Since the end of The Deathly Hallows, Potterheads everywhere have been clamouring for more from the world of Hogwarts & Harry Potter.
Sure, we have Pottermore filling in gaps along the way and Fantastic Beasts & Where To Find Them is on the way to cinemas but what we really wanted was to be properly immersed in a follow-up to the world we left when we finished that seventh book.
Harry Potter & the Cursed Child was set to be that fix for the addiction that is the world of Harry Potter – “The Eighth Story Nineteen Years Later”. It must be noted however, this is a script from the stage play rather than a full novel.
Harry Potter & the Cursed Child picks up almost to the letter where The Deathly Hallows Epilogue left off. Harry, Ginny Ron & Hermione are at Kings Cross Station ready to see their kids off on Platform 9¾ for yet another year at Hogwarts. It is Albus Serverus Potter’s first year at Hogwarts and he is worried about being sorted into Slytherin among many other things.
From there, we are thrust into a tale of a young boy feeling the burden of struggling to live up to his father’s legacy and getting caught up in a time-travelling tale to change the past but in doing so, changes the course of history and not for the better. All the while, a new enemy with a secret past emerges from the darkness and the wizarding world as we know it is once again plunged into grave danger. Twists, turns, Harry Potter nostalgia and conspiracy are all floating about harder than a Bludger on a Quidditch pitch.
However for this writer, it certainly feels that while we have a new Harry Potter story and sequel to the core series, it feels as if we could have gotten so much more.
Admittedly, there are many magical moments within the script book. Learning of what Harry & co. have been doing since we last left them is interesting, as are weaponised book shelves, the Hogwarts Express Trolley lady and some other aspects.

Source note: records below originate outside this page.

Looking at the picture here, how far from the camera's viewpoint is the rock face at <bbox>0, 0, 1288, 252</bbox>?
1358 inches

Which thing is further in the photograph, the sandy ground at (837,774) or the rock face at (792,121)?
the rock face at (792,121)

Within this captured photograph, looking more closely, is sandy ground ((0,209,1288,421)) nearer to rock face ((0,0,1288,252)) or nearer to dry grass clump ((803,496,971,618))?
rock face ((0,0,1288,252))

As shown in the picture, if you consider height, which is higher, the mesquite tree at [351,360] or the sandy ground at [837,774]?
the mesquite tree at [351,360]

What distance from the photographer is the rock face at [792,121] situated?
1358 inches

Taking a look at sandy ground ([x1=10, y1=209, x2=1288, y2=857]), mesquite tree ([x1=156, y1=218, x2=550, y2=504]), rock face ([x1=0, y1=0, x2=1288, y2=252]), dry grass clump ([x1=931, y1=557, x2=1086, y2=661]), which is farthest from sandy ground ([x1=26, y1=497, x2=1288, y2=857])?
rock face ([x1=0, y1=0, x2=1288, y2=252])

The effects time travelling has on the present day is also brilliant in a “What If?” story kind of way. Sadly, this is where the magic stops.
The main problem with Harry Potter & The Cursed Child is not the screenplay format (though it does not flow the same as a novel) it’s with how it clings to the past and never makes you feel an attachment or love to the characters, including the veterans of the series. Much of the story is caught up with Albus & Harry’s issues (and Scorpius & Draco to a lesser extent) but rather than Albus over coming these issues with Harry and stepping out of his father’s shadow, they argue and it is all just brushed under the Invisibility Cloak. You end up resenting Albus and even Harry at times in how they interact with each other, and not in the love to hate sort of way. Compare this to how Rowling’s seven books made you love even the most detestable of characters it’s a far cry from what we’re used to.

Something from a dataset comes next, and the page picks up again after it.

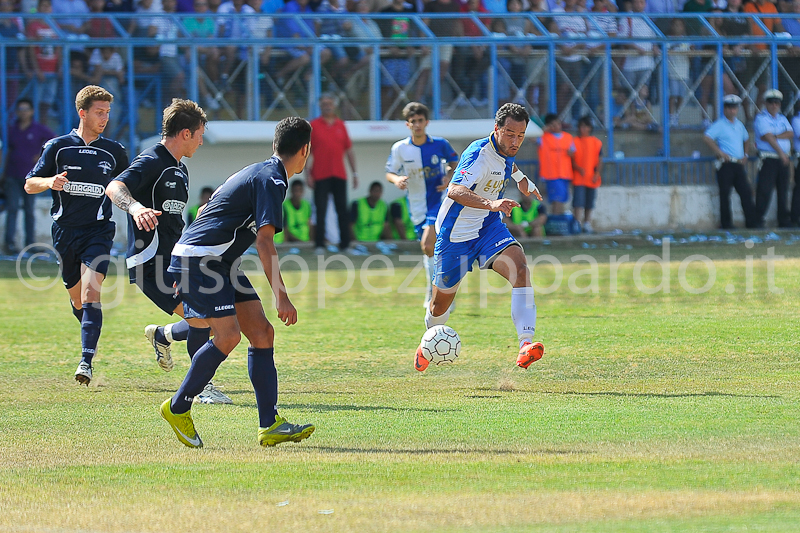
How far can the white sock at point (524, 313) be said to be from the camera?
8.54 m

We also love a good kick of nostalgia, however Harry Potter & the Cursed Child harks back to the original seven books so much it feels like there’s no fresh story there. While the premise of the story is a great concept, the reality of it ends up falling a bit flat due to the fact that it does not forge a new path for these new characters. It essentially just plays about with twenty year old history temporarily before setting it right.

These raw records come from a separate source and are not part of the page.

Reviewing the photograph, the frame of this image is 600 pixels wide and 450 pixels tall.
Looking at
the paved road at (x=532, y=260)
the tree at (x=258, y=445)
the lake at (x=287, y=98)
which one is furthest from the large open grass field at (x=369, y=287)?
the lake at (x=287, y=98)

All things considered, we would be hard pushed to say that we hated Harry Potter & the Cursed Child and would be lying if we did. It wasn’t a boring read and it was nice to get more Potter story. It also did have one or two very fun moments that certainly fit well in the grand scheme of things. For many this will be the Harry Potter story they have always wanted. However, there is no escaping, even for many long-term Harry Potter fans, this felt more like Tumblr fan fiction than the next instalment in one of the great literary series of all time.
I guess you’ll all just have to give it a read and judge it for yourself….
Harry Potter and the Cursed Child is a two-part West End stage play written by Jack Thorne based on an original new story by Thorne, J.K. Rowling and John Tiffany. The story is set nineteen years after the events of Harry Potter and the Deathly Hallows and follows Harry Potter, now a Ministry of Magic employee, and his younger son Albus Severus Potter. Harry Potter and the Cursed Child is available in all good book stores now.